Quoted passage
········
Hatebreed: Hardcore Supremacists

The sound of Jamey Jasta’s speaking voice isn’t unlike what you’d expect if you sprinkled broken glass on gravel and scraped your boots over the top. It’ll pop back into fullness for moments at a time, and – briefly – carry a kind of sweetness and reserved calm that would do little to suggest this man fronts the biggest hardcore band the world has ever seen.

It betrays his humble New Haven, Connecticut roots and the down-home friendliness associated with the USA’s New England states. But it’s never long before he

lapses back into that scratchy, almost inaudible whisper that can make a conversation with him a painfully awkward affair if you’re slightly hard of hearing. Surely, it can’t always sound like that. Overdo it last night?

“Nah, not at all,” he scratches. “10 years of doing this will do that to you.”

It’s morning, and right now he’s enjoying a rare span of time to sit down and gather his thoughts. In a few hours he’ll be playing to thousands of devoted and soon-to-be-converted Hatebreed fans from the pulpit of Ozzfest’s main stage.

The momentousness of Hatebreed’s ascent to the lofty heights of America’s biggest metal festival isn’t lost on the softly-spoken frontman. He sounds more like a kid

who’s just got his first break in music than a household name synonymous with hardcore. Of course, the sheer volume of interviews with him that populate the net mean that much of what he says comes across itself like a press release. It’s only the fault of repetition.

“It’s been so awesome doing this,” he says, beaming. “It’s such a big thing for us, and every day it’s just going out there and seeing thousands of people going nuts. Sometimes I think there are certain places where people had forgotten about us, so I was happy when we started getting out there again and I realised they didn’t. To have such a warm welcome meant a lot to me. It’s really empowering.”

If it sounds like Jasta’s experienced some insecurity about the loyalty of his fan base then it’s with good reason. After 10 years of clawing his way out of the New England hardcore scene to become America’s first Grammy-nominated hardcore band (for 2003’s Rise Of Brutality), even he sees the danger in too much of a good thing, because – as he concedes – swelling success is more of a burden when your credibility is staked on an aversion to materialism and the mainstream. It’s a compromise, sure, but one that Jasta’s willing to make if it helps the scene.

“That was such a high for me, because by the success of that album I knew that I was really connecting with a lot of people, that people were connecting with us. That made doing a new record even harder, because we knew we had to outdo that.”

“That was such a high for me, because by the success of that album I knew that I was really connecting with a lot of people, that people were connecting with us. That made doing a new record even harder, because we knew we had to outdo that.”

What he’s referring to is Supremacy, Hatebreed’s sixth album and something that Jasta seems to see as a kind of rebirth for a band all too vulnerable to producing what many might see as, whisper it, just another Hatebreed record.
········
Instructions to follow
According to the Hatebreed article, which album earned the band its Grammy nomination? The material after the Hatebreed article is separate from it.
········
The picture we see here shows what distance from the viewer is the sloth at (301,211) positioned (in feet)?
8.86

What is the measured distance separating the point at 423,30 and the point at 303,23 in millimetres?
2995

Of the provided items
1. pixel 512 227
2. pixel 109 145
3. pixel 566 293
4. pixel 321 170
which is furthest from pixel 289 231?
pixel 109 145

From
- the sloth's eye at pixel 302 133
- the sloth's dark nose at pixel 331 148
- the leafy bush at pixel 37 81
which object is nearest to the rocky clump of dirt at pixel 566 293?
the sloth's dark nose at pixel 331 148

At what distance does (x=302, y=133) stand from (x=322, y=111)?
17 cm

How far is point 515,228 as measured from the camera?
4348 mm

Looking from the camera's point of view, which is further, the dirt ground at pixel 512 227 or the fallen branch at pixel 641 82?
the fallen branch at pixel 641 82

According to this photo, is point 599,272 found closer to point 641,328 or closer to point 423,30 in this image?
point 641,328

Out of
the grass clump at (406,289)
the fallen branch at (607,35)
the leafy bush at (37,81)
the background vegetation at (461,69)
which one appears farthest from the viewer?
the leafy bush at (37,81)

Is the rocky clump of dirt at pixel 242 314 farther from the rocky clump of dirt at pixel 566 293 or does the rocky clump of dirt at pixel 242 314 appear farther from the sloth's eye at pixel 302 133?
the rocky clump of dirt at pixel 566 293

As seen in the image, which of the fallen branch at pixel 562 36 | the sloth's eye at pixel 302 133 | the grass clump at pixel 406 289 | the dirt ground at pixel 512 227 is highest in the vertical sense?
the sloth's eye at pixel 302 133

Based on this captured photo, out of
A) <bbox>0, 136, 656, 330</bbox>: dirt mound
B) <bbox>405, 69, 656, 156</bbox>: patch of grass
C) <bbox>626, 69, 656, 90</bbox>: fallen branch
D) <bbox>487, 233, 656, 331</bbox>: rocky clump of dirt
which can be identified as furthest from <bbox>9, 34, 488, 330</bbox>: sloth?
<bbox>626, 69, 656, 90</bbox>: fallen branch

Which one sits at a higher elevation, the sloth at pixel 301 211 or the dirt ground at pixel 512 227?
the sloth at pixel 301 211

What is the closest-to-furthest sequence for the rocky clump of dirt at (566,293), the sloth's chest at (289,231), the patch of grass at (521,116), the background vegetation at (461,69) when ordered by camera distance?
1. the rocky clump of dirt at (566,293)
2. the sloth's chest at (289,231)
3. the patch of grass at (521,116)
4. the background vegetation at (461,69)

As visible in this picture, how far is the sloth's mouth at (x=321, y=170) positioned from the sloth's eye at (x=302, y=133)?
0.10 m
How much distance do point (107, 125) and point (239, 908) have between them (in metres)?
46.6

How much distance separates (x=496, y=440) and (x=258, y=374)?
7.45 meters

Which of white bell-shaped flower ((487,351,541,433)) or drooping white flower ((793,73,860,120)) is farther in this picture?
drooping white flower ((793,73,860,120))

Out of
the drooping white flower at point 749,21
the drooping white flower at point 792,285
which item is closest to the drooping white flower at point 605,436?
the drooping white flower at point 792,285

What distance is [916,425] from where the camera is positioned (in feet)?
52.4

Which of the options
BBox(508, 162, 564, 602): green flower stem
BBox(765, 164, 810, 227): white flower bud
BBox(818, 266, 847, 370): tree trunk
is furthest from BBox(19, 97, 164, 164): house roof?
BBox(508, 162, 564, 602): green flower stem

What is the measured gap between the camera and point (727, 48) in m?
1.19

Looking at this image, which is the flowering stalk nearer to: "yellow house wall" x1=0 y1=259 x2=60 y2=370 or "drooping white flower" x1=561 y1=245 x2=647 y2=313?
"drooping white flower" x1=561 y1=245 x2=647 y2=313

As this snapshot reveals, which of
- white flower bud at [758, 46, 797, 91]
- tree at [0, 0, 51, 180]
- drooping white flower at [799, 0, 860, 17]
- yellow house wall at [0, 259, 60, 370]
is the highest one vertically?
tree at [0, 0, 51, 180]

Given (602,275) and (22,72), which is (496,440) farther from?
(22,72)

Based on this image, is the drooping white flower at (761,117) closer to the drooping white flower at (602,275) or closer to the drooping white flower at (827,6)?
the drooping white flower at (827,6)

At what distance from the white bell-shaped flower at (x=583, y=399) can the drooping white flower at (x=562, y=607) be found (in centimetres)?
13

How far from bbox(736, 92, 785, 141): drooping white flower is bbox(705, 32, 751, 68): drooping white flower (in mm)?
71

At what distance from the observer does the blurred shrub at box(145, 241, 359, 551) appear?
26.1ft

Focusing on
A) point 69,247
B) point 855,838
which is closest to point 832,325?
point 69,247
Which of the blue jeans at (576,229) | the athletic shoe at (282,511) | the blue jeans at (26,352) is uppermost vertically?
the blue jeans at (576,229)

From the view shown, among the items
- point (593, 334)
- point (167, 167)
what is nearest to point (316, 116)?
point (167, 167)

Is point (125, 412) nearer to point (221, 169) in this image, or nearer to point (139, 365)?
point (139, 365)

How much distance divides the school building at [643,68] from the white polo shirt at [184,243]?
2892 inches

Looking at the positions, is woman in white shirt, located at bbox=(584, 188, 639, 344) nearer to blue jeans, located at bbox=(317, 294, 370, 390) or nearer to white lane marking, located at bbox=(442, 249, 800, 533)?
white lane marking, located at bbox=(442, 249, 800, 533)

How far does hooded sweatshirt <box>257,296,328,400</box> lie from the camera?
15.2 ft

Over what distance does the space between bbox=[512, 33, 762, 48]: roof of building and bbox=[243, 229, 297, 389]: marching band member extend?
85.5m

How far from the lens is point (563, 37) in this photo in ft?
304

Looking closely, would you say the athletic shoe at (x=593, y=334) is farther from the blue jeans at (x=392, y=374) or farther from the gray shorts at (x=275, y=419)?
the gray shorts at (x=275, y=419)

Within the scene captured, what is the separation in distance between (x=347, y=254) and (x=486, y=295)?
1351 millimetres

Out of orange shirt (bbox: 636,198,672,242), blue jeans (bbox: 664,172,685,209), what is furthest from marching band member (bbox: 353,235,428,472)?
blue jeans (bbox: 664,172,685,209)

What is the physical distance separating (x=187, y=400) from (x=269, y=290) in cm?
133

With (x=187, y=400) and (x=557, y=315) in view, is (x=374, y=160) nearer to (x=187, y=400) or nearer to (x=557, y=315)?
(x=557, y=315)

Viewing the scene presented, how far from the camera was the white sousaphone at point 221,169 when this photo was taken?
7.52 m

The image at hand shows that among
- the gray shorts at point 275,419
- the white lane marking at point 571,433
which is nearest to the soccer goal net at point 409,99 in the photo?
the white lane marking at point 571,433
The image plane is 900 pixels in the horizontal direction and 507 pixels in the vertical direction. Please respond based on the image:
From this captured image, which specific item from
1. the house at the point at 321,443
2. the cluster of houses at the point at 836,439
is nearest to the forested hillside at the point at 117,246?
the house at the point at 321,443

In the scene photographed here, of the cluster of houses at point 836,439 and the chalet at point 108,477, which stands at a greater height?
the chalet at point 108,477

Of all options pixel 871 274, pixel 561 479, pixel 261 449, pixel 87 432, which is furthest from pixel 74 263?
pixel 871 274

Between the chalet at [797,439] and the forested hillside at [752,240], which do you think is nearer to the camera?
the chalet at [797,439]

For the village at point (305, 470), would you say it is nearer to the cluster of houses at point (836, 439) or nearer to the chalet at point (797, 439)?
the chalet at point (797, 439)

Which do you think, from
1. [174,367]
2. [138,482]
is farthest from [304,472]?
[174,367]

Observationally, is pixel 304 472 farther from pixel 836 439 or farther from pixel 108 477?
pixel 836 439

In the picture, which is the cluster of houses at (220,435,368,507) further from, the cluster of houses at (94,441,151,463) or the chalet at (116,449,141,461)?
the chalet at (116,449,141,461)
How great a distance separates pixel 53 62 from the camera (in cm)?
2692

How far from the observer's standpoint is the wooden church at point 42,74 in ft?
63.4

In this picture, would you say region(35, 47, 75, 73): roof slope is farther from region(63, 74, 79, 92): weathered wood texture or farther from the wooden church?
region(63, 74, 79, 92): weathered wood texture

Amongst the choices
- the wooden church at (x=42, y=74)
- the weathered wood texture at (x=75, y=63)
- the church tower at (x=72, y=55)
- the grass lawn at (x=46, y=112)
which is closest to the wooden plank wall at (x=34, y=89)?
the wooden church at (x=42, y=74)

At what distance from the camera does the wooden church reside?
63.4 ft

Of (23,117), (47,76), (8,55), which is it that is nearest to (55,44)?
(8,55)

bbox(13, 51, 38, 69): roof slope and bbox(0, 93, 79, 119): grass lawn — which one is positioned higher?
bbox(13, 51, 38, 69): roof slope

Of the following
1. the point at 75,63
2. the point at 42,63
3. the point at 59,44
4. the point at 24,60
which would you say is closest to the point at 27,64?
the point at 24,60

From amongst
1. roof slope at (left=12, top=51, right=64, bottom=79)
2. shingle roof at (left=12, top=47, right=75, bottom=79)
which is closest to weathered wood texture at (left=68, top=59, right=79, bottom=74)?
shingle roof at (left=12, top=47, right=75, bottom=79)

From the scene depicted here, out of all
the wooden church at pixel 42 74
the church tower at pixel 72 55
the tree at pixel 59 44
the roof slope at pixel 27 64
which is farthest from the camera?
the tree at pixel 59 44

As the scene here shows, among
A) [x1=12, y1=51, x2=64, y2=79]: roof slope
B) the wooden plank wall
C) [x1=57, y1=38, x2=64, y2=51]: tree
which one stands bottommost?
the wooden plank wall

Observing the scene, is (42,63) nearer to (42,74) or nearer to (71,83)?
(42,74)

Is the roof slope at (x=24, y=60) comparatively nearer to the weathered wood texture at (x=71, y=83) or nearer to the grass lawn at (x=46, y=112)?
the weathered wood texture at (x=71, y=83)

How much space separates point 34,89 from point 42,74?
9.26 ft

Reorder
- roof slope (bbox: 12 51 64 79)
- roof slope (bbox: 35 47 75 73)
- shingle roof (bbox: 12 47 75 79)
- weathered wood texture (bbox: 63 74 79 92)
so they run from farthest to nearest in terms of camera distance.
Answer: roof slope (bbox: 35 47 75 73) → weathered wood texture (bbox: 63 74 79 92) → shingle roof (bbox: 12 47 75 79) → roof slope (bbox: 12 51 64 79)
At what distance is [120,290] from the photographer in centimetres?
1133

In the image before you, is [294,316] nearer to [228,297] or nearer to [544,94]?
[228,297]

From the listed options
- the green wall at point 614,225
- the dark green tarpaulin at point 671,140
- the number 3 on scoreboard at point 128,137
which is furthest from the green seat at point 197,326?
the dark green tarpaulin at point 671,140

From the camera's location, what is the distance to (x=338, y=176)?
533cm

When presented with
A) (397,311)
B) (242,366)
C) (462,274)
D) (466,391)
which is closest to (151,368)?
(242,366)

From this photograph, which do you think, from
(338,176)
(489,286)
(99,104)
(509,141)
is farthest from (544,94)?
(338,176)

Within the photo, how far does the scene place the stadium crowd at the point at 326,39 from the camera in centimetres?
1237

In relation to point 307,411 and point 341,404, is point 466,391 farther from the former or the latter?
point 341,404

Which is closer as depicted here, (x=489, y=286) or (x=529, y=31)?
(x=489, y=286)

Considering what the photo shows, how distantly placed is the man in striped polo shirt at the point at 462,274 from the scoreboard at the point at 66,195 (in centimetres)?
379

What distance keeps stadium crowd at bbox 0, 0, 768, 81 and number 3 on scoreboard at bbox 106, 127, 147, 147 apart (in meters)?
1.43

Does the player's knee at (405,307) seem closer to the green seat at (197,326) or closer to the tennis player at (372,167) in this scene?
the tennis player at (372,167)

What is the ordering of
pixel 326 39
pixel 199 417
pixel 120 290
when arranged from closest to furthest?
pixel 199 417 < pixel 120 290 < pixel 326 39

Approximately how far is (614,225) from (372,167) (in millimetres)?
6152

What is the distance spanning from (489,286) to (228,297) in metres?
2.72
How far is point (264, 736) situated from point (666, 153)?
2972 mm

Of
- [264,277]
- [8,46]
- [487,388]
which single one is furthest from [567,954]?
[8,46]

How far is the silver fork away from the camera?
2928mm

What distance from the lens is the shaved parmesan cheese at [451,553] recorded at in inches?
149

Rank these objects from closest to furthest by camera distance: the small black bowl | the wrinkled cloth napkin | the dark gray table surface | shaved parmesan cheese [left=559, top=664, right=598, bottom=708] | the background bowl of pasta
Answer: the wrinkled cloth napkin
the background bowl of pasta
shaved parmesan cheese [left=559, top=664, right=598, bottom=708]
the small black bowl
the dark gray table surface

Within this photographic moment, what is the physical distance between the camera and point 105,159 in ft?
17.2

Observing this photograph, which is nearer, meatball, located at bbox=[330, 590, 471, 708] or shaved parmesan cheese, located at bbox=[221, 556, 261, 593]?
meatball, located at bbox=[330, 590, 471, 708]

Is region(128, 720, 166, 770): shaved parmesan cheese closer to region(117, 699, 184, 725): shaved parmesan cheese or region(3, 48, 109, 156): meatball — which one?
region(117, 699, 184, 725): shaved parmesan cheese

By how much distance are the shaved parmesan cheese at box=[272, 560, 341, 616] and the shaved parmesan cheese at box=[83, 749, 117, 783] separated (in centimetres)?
········
Solution
Rise Of Brutality, from 2003.